第十九章“你不是也很喜欢偷情的感觉吗?”(1 / 2)
费拉尔跪着为费星口交。
是第二次。
粉色的软刃拨开水淋淋的穴口,他用嘴巴去探索,她身上最敏感也最脆弱的神经群落。
费星一手把住他的头,似赞赏似喟叹,轻声说了些什么。
他没听清,唇齿闭合再松开,囫囵咽下口腔里微咸的体液。
“我的口技,不错吧?”
费拉尔不以为耻反以为荣,急切地等待着来自费星的夸奖。
“是挺好,不过嘛……”
她故意把尾音拖得很长,为了吊他的胃口。脑子不怎么聪明的费拉尔果然上钩,深深浅浅地咬了咬她腿根处的软肉。
“不过什么?”
费拉尔紧张极了,他确实害怕她说什么“不过还是比不上你哥哥”之类的话。
万一,万一她也这么想,他这辈子都不想和她说话了!
费星当然不知道费拉尔脑子里乱七八糟的想法。
他这一口咬的真是地方,咬得她又是酸又是麻,腰一酥腿一软,重心下移,向后跌去。
刚巧,又跌到了秋千上。
费星单手薅住绳索,由于惯性的关系,坐秋千上来来回回荡了好几轮才停下来。
哭笑不得。
“不过,这件事要不要让你哥哥知道呢?”
费拉尔本就是跪姿,看她没有从秋千上下来的意思,双膝着地,一步一步,向她爬去。
修长的腿,绷紧的臀,流畅诱人的肌肉线条。
他不是故意的,可义体人天生完美,举手投足之间,就不自觉散发魅力。
可费拉尔现在在干什么?
一台杀戮机器,为了讨一个人类的欢心,竟然也学会顺眼低眉。
即便是猛兽,他也是蠢到乖乖走进人类陷阱里的残次品。
是,费拉尔是不太像人。
那么,他像什么呢?
在费拉尔从那里爬到费星身前的这十几秒,她在思考这个问题。
“什么事?”
她不回答,费拉尔便又重复一遍:
“什么事不能让哥哥知道?”
他很快就找准了位置,一左一右分开她的腿,燥热的呼吸正对靶心。
费星猜到他的打算,可她偏不让他如意,她荡了荡秋千,在即将坠落的顶点停留,两腿一张夹住他棱角分明的脸。

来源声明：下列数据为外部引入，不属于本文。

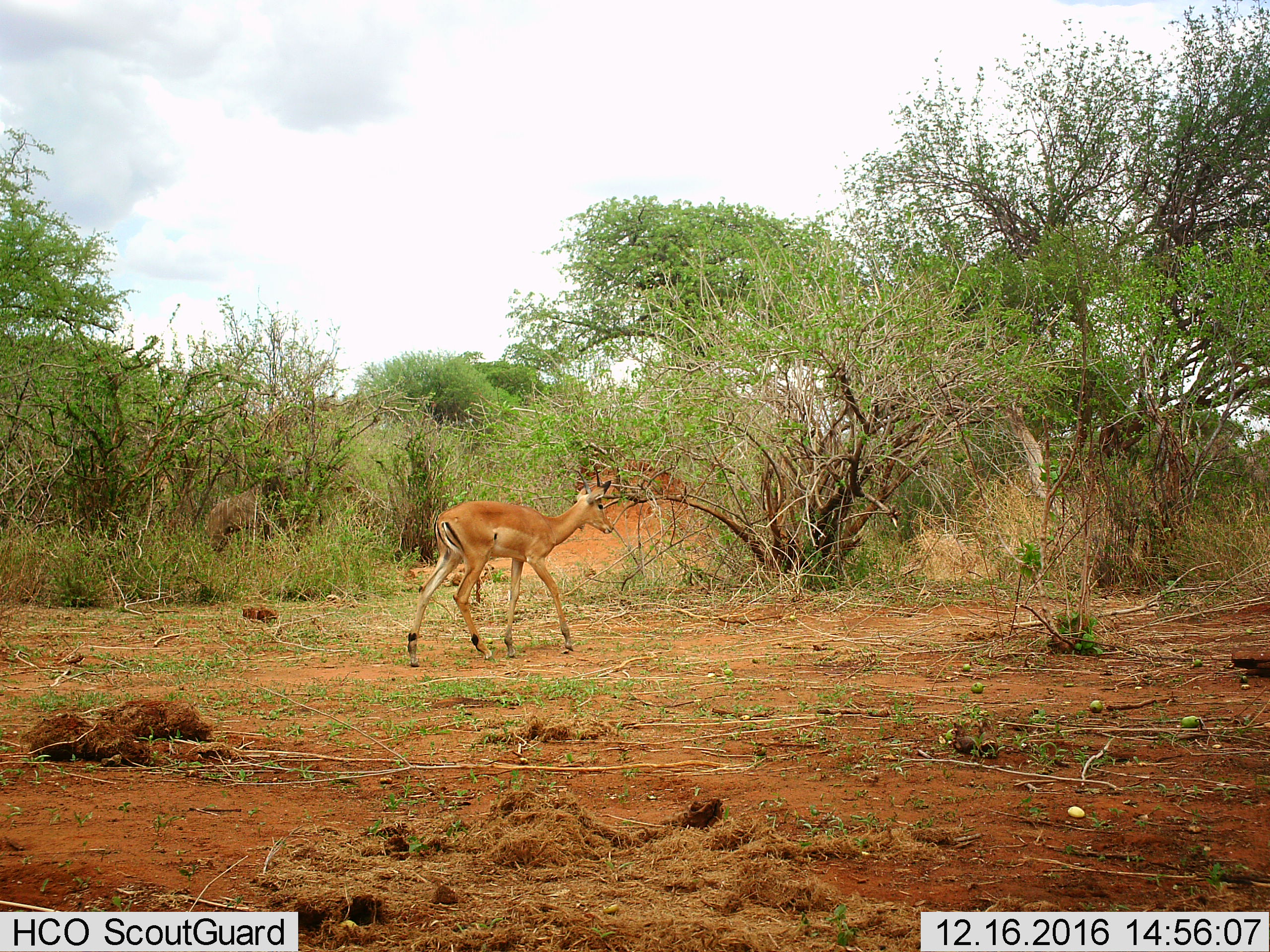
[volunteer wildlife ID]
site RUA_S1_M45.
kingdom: Animalia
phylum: Chordata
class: Mammalia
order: Artiodactyla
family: Bovidae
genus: Aepyceros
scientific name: Aepyceros melampus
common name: impala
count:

湿润粘稠的温度。毛发弯曲而顺滑的触感。还有,随着秋千的升与落,不时消失的呼吸和视线。
“嘭”地一声,是她再度撞过来。
看,她是多么恶劣的人。
事已至此,他要是继续配合,那该有多么下贱。
然而,当那块细腻湿滑的肉递到嘴边,费拉尔却还是檀舌轻卷,又吸又舔。
费星笑了笑,揪着他的耳朵,反问:
“很多事,都不该让他知道吧?”
她坐在他脸上,毫不客气地享用着他技巧丰富的唇舌。对于费拉尔而言,除了尚在工作的口腔,其余感官都在发出危险的警告,心跳过快,呼吸加速,耳朵里也传来嗡嗡的轰鸣。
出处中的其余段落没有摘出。